MovieChat Forums > Bonnie and Clyde (1967) Discussion > They're Young, In Love, and They Kill Co...

They're Young, In Love, and They Kill Cops


SPOILERS

"They're young, they're in love...and they kill people" was the famous tagline for "Bonnie and Clyde."

The film is nothing if not landmark famous, and we're usually given a "you had to be there" context for the European film-inspired revolutionary fervor of the young audiences in America and in Europe who applauded the film.

And yet.

All these years later, I'll occasionally open the newspaper and there will be an article about a policeman(or policewoman) dying in the line of duty, and how police officers from all over the state and nation will come to the funeral, and how the cop's widow(er)and children are left all alone. And it is pretty sad. And pretty outrageous.

I mention this because I think that "Bonnie and Clyde" has not stood the test of time that, say, "The Wild Bunch" has stood.

And it might be because Bonnie and Clyde (and Hackman's Buck and goofy-looking Michael J. Pollard) kill cops all through the film. Not to mention the somewhat elderly-looking bank employee Clyde (accidentally on purpose) blasts through the face during the one robbery.

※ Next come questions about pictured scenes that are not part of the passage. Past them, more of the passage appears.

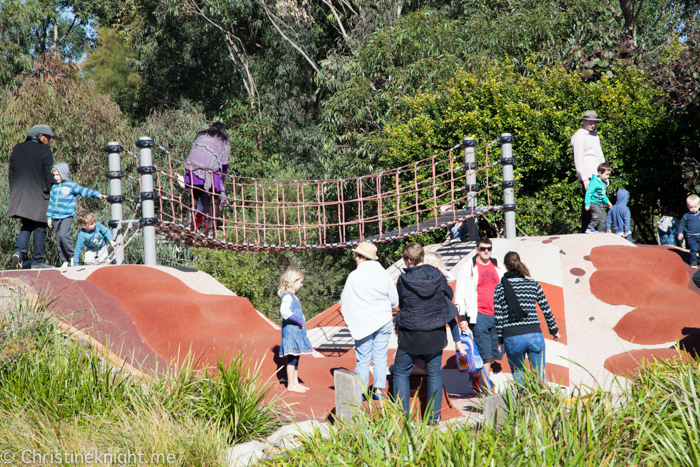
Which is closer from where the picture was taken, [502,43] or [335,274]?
[502,43]

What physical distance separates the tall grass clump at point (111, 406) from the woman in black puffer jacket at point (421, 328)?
3.31 feet

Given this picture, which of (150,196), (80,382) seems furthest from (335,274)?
(80,382)

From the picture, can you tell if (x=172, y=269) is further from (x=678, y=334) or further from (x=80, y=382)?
(x=678, y=334)

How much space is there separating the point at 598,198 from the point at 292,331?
205 inches

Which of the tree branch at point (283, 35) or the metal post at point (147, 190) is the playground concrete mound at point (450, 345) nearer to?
the metal post at point (147, 190)

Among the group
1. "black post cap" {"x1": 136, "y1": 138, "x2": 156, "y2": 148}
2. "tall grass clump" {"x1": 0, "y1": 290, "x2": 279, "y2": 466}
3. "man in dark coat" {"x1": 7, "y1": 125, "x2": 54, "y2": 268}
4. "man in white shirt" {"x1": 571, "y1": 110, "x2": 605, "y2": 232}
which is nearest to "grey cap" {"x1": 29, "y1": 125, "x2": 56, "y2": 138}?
"man in dark coat" {"x1": 7, "y1": 125, "x2": 54, "y2": 268}

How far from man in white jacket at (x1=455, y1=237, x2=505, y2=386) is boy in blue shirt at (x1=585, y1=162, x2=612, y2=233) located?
3.60 meters

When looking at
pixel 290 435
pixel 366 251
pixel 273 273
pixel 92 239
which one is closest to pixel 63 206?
pixel 92 239

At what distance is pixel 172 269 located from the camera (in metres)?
7.40

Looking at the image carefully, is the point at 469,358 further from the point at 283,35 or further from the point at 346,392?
the point at 283,35

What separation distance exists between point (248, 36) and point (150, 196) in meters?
15.5

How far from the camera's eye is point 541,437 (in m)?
3.11

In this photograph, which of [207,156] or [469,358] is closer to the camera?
[469,358]

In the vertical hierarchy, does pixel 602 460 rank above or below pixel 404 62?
below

Even in 1967, I think that "Bonnie and Clyde" realized its "heroes" were anti-heroes, scary people (look at the tension invoked in the scene where they grab Sheriff Hamer, or how they "hijack" Gene Wilder and his fiance.) They're going down, and its hard going for Buck(wounded in the side of his head) and Bonnie and Clyde.

"The Wild Bunch" two years later was even more violent than "Bonnie and Clyde" but at least Peckinpah stipulated that the bounty hunters hunting the Bunch were all scum(less Robert Ryan's forced enlistee) and that the Bunch were pretty savage in killing bystanders and would voluntarily enter their final gunbattle to the death against heavy odds. There was some honor there, and the sense of matched sides of soldiers.

But Bonnie and Clyde was about folks who rob people(yeah, they let the farmer shoot the foreclosure sign, but still, they rob stores as well as banks) and kill cops.

They're just not that sympathetic anymore.

reply

About a year ago three cops here in Pittsburgh were gunned down by some psychopath with an AK-47. We had thousands of cops from all over the continent (including Canada, and one or two cars from Mexico) show up for the funeral - I have some pictures of that on my Facebook page. It was really sad and moving.

I mention this because I think that "Bonnie and Clyde" has not stood the test of time that, say, "The Wild Bunch" has stood.

Absolutely right. Bonnie and Clyde is much more of its time than The Wild Bunch. It definitely panders to the radical chic crowd by making its protagonists misunderstood youngsters driven to crime by circumstance. Granted, this was a thematic preoccupation of Arthur Penn's - see The Left-Handed Gun and The Chase - but it definitely feels more like a '60s "radical" film than a true gangster movie.

The Wild Bunch makes its protagonists sympathetic but it doesn't glorify them - they're nasty people throughout most of the film, and Peckinpah doesn't try and play them as anything more than that. They have a sense of personal honor and loyalty to make them sympathetic but it doesn't excuse their actions. Not to mention the depth of character, story and thematic in Peckinpah's film are much greater than in Bonnie and Clyde.

After doing some research outside of the film, I don't like how they make Frank Hamer's motivation for tracking down Bonnie and Clyde simple revenge. I guess upholding the law wasn't a good enough motive.

Before anyone says anything, cops can indeed be pretty sleazy themselves, as I can well attest from my experiences during the G-20 last fall. But when they're facing off against trigger-happy psychopaths like Bonnie and Clyde, I'll give law enforcement the benefit of the doubt.

"I am Mr. Shackelford's attorney, Rusty Shackelford, and my client pleads insanity."

reply

I realize in making this post(and starting this thread), I'm opening B and C up to some "conservative moralizing" on my part, but that's not really my intent.

It is simply that I was watching it again the other night and the cop-killing was pretty constant and brutal. The movie DID seem to make the point that the cops were going to keep coming and coming and coming until B and C were dead; I don't think we were ever supposed to think that Bonnie and Clyde wouldn't pay for their crimes.

Still, that was then (the countercultural time) and this is now.

Recall that a year after Warners had a big hit in "Bonnie and Clyde," they had a big hit in "Bullitt," starring Steve McQueen as a SF police lieutenant.

With THAT movie, Warners had to advertise the film as being about a REBEL cop, "down with the hipsters."

There was real sensitivity about making cops heroes in that era.

reply

Modern gun restrictions and overwhelming police power do make the movie seem rather old-fashioned, but B&C were always unsympathetic. They are clearly portrayed as being pretty dumb, and there is little romance when they can't even have sex.

Cops aren't disliked less today, though they are probably thought of as less corrupt, but killing them ends up being pointlessly evil. The days of being able to escape a gun battle with police and go on with your life are done.